The request:
Retype every entry exactly, character for character.

>> Begin Supplied material

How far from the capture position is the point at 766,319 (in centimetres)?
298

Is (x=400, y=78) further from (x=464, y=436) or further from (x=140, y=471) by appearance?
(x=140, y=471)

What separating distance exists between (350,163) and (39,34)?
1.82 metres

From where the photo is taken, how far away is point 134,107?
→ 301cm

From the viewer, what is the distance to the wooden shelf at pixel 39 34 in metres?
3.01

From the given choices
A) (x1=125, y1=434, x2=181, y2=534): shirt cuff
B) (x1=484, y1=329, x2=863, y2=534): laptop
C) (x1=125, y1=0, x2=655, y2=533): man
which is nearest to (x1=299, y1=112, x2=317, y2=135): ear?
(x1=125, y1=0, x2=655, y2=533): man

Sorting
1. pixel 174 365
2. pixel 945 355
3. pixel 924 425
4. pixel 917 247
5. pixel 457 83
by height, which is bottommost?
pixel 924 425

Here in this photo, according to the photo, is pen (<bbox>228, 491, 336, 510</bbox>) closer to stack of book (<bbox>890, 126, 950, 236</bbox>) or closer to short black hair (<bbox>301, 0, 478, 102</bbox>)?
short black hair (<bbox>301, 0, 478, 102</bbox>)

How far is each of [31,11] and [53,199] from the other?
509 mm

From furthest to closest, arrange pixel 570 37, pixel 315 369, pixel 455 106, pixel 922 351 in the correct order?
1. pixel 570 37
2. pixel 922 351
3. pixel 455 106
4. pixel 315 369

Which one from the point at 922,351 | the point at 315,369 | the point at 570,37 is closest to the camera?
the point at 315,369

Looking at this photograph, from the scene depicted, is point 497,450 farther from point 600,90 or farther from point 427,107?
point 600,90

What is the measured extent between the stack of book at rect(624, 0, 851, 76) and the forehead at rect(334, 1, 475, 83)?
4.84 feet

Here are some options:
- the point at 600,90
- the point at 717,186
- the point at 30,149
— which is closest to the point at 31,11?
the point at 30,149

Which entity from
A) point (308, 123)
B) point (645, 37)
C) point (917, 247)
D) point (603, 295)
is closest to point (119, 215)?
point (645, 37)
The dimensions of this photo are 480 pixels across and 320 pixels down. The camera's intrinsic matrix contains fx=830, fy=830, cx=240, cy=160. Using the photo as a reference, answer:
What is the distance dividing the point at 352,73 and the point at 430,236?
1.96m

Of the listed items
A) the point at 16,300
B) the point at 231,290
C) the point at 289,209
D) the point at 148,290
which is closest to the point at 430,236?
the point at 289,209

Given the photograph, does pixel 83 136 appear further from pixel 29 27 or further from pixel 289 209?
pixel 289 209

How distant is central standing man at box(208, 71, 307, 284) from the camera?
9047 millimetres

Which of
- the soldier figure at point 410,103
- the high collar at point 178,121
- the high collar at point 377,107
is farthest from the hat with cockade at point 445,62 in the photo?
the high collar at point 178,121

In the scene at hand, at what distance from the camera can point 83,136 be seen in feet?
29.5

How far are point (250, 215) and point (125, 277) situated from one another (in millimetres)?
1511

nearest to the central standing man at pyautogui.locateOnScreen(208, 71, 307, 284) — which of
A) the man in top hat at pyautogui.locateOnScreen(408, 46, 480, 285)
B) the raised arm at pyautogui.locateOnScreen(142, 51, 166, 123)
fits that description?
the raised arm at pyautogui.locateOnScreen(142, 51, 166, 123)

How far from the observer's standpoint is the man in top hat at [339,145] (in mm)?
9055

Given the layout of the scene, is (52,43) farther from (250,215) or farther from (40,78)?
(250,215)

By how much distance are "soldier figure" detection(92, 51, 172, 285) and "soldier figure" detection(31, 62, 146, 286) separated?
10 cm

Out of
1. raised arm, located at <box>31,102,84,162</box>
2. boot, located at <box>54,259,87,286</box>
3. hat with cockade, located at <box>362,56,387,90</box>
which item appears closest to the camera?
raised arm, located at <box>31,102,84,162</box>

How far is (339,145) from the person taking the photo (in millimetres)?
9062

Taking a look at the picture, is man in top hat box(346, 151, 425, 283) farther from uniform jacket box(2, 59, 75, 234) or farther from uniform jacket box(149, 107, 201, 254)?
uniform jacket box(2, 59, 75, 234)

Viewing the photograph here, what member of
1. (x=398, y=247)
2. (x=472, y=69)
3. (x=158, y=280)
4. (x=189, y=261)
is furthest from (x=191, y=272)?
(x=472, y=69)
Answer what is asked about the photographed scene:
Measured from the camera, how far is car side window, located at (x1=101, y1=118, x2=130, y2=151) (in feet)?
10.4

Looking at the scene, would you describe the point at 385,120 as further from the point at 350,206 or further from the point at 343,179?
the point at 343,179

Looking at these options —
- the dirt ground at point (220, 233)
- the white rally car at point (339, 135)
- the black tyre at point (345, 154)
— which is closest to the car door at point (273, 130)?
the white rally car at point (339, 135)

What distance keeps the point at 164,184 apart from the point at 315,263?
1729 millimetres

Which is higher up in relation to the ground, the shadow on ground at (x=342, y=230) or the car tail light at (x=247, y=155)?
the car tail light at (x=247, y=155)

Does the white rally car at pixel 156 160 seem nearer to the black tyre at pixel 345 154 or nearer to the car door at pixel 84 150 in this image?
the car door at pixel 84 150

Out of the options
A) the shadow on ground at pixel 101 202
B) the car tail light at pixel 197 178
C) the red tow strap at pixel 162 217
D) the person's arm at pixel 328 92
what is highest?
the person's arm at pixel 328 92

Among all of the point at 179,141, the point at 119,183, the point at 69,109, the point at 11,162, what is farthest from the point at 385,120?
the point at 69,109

>> End Supplied material

Answer in full:
How far from the capture position is the point at 766,319 (in centimetres)?
298

Is (x=400, y=78) further from (x=464, y=436) or further from (x=140, y=471) by appearance?
(x=140, y=471)

What separating distance exists between (350,163) and (39,34)?
1.82 metres

From where the photo is taken, how far away is point 134,107?
→ 301cm

From the viewer, what is the distance to the wooden shelf at pixel 39 34 in metres?
3.01

From the given choices
A) (x1=125, y1=434, x2=181, y2=534): shirt cuff
B) (x1=484, y1=329, x2=863, y2=534): laptop
C) (x1=125, y1=0, x2=655, y2=533): man
which is nearest to (x1=299, y1=112, x2=317, y2=135): ear?
(x1=125, y1=0, x2=655, y2=533): man

Sorting
1. pixel 174 365
2. pixel 945 355
3. pixel 924 425
4. pixel 917 247
5. pixel 457 83
by height, which is bottommost?
pixel 924 425

Here in this photo, according to the photo, is pen (<bbox>228, 491, 336, 510</bbox>) closer to stack of book (<bbox>890, 126, 950, 236</bbox>) or closer to short black hair (<bbox>301, 0, 478, 102</bbox>)?
short black hair (<bbox>301, 0, 478, 102</bbox>)

How far is each of [31,11] and [53,199] from the other?
509 mm

From furthest to closest, arrange pixel 570 37, pixel 315 369, pixel 455 106, pixel 922 351 in the correct order?
1. pixel 570 37
2. pixel 922 351
3. pixel 455 106
4. pixel 315 369

Which one from the point at 922,351 | the point at 315,369 | the point at 570,37 is closest to the camera?
the point at 315,369

Looking at this photograph, from the scene depicted, is point 497,450 farther from point 600,90 or farther from point 427,107?
point 600,90

What is the measured extent between the stack of book at rect(624, 0, 851, 76) and the forehead at rect(334, 1, 475, 83)?
4.84 feet

Here are some options:
- the point at 600,90
- the point at 717,186
- the point at 30,149
— which is closest to the point at 31,11?
the point at 30,149

Which entity from
A) point (308, 123)
B) point (645, 37)
C) point (917, 247)
D) point (603, 295)
is closest to point (119, 215)?
point (645, 37)
The dimensions of this photo are 480 pixels across and 320 pixels down. The camera's intrinsic matrix contains fx=830, fy=830, cx=240, cy=160. Using the photo as a reference, answer:
What is the distance dividing the point at 352,73 and the point at 430,236?
1.96m

Of the listed items
A) the point at 16,300
B) the point at 231,290
C) the point at 289,209
D) the point at 148,290
which is closest to the point at 430,236?
the point at 289,209

Given the photograph, does pixel 83 136 appear further from pixel 29 27 or further from pixel 289 209?
pixel 289 209

How distant is central standing man at box(208, 71, 307, 284) from the camera?
9047 millimetres

Which of
- the soldier figure at point 410,103
- the high collar at point 178,121
- the high collar at point 377,107
is farthest from the hat with cockade at point 445,62 in the photo?
the high collar at point 178,121

In the scene at hand, at what distance from the camera can point 83,136 be seen in feet?
29.5

How far are point (250, 215) and point (125, 277) situated from one another (in millimetres)?
1511

nearest to the central standing man at pyautogui.locateOnScreen(208, 71, 307, 284) — which of
A) the man in top hat at pyautogui.locateOnScreen(408, 46, 480, 285)
B) the raised arm at pyautogui.locateOnScreen(142, 51, 166, 123)
fits that description?
the raised arm at pyautogui.locateOnScreen(142, 51, 166, 123)

How far from the observer's standpoint is the man in top hat at [339,145] (in mm)?
9055

Given the layout of the scene, is (52,43) farther from (250,215) or farther from (40,78)?
(250,215)

By how much distance are "soldier figure" detection(92, 51, 172, 285) and "soldier figure" detection(31, 62, 146, 286) separated?
10 cm

Out of
1. raised arm, located at <box>31,102,84,162</box>
2. boot, located at <box>54,259,87,286</box>
3. hat with cockade, located at <box>362,56,387,90</box>
which item appears closest to the camera?
raised arm, located at <box>31,102,84,162</box>

How far is (339,145) from the person taking the photo (in millimetres)?
9062

Taking a look at the picture, is man in top hat box(346, 151, 425, 283) farther from uniform jacket box(2, 59, 75, 234) or farther from uniform jacket box(149, 107, 201, 254)?
uniform jacket box(2, 59, 75, 234)

Viewing the photograph here, what member of
1. (x=398, y=247)
2. (x=472, y=69)
3. (x=158, y=280)
4. (x=189, y=261)
is furthest from (x=191, y=272)?
(x=472, y=69)
Answer what is asked about the photographed scene:
Measured from the camera, how far is car side window, located at (x1=101, y1=118, x2=130, y2=151) (in feet)?
10.4

Looking at the scene, would you describe the point at 385,120 as further from the point at 350,206 or further from the point at 343,179?
the point at 343,179

Looking at these options —
- the dirt ground at point (220, 233)
- the white rally car at point (339, 135)
- the black tyre at point (345, 154)
— which is closest to the car door at point (273, 130)?
the white rally car at point (339, 135)

What distance keeps the point at 164,184 apart from the point at 315,263?
1729 millimetres

Which is higher up in relation to the ground, the shadow on ground at (x=342, y=230) or the car tail light at (x=247, y=155)?
the car tail light at (x=247, y=155)

Does the white rally car at pixel 156 160 seem nearer to the black tyre at pixel 345 154 or nearer to the car door at pixel 84 150 in this image?
the car door at pixel 84 150

Out of the options
A) the shadow on ground at pixel 101 202
B) the car tail light at pixel 197 178
C) the red tow strap at pixel 162 217
D) the person's arm at pixel 328 92
what is highest?
the person's arm at pixel 328 92

Among all of the point at 179,141, the point at 119,183, the point at 69,109, the point at 11,162, what is farthest from the point at 385,120?
the point at 69,109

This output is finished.